━━ 本文 ━━

理化学研究所(理研)と東北大学の研究グループは,眼底検査装置からのマルチモダリティ画像情報を用いて,緑内障を自動診断できる機械学習モデルを構築した(ニュースリリース)。
緑内障は,日本では中途失明原因の第1位となっており,眼科検診により早期発見し,その進行を止める早期治療を行なうことが求められている。従来の緑内障の診断は,カラー眼底画像や眼底の2次元断面を測定する光干渉断層計(OCT)画像で,視神経乳頭と黄斑の形状に対する読影を行なうことにより主観的に判断されていたことから,客観性がなかった。
機械学習による眼科疾患検出においては,世界的に進展があるが,緑内障を対象とするマルチモダリティ画像情報を大量に収集することは難しく,緑内障の詳しい診断はできなかった。
そこで研究グループは,眼底検査装置で視神経乳頭と黄斑を撮影したデータから抽出したマルチモダリティ画像情報に対して,緑内障の自動診断を行なう機械学習モデルの構築を試みた。
研究グループはまず,確定診断付きの緑内障208眼と健常149眼の合計357眼を対象とし,それぞれから視神経乳頭部のカラー眼底写真(RGB 画像中のグリーン成分のみ),3次元OCTデータから得られる視神経乳頭神経線維層の層厚マップとデビエーションマップ(層厚マップの平均画像との差分画像),同じく3次元OCTデータから得られる黄斑の神経節細胞複合体層の層厚マップとデビエーションマップの5種類を抽出した。
次に,公開された訓練済みの畳み込みニューラルネットワーク(CNN)モデルの一種を用いて,この5種類の画像データセットでそれぞれのCNNモデルを構築し(転移学習),緑内障の自動診断を行なう機械学習モデルを構築した。この機械学習モデルの性能を調べた結果,高い診断精度(AUC=0.963)を得ることができたという。
研究グループはこの成果が,緑内障の早期発見につながるとしている。

━━━

やること
本文について次の問いに答えよ。
(a) 日本で緑内障は中途失明原因の第何位か。
(b) 研究グループが対象とした眼は合計何眼か。
(c) 構築した機械学習モデルで得られた診断精度のAUCの値はいくつか。

━━ 提供データ ━━

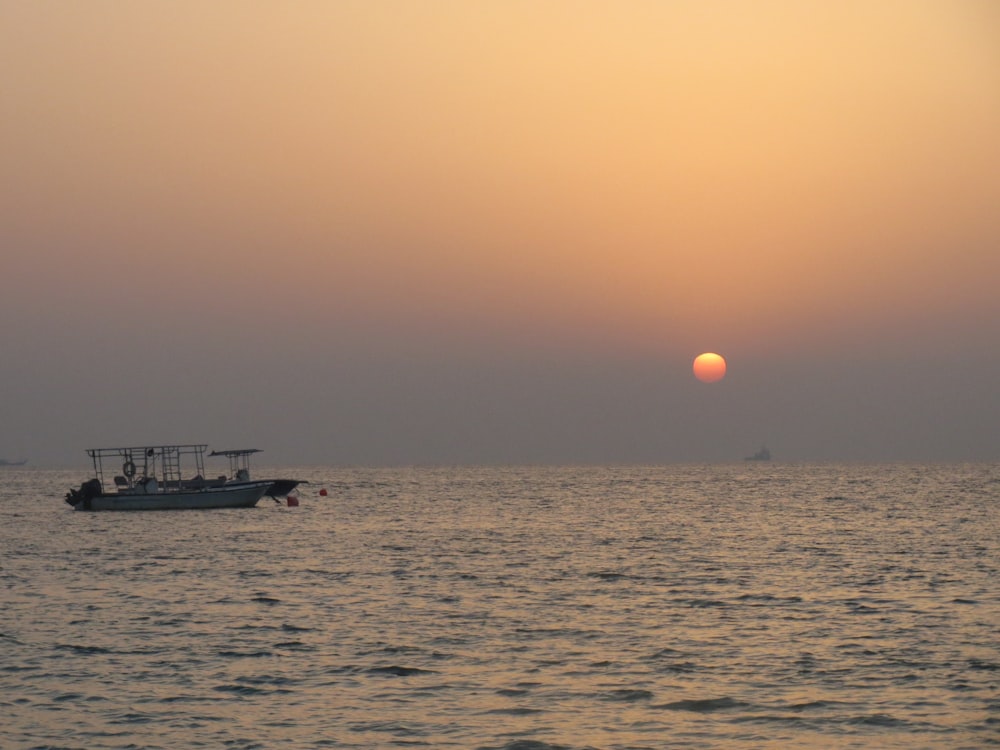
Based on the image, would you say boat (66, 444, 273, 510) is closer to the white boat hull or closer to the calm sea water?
the white boat hull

━━━

解答結果
(a) 第1位
(b) 357眼
(c) 0.963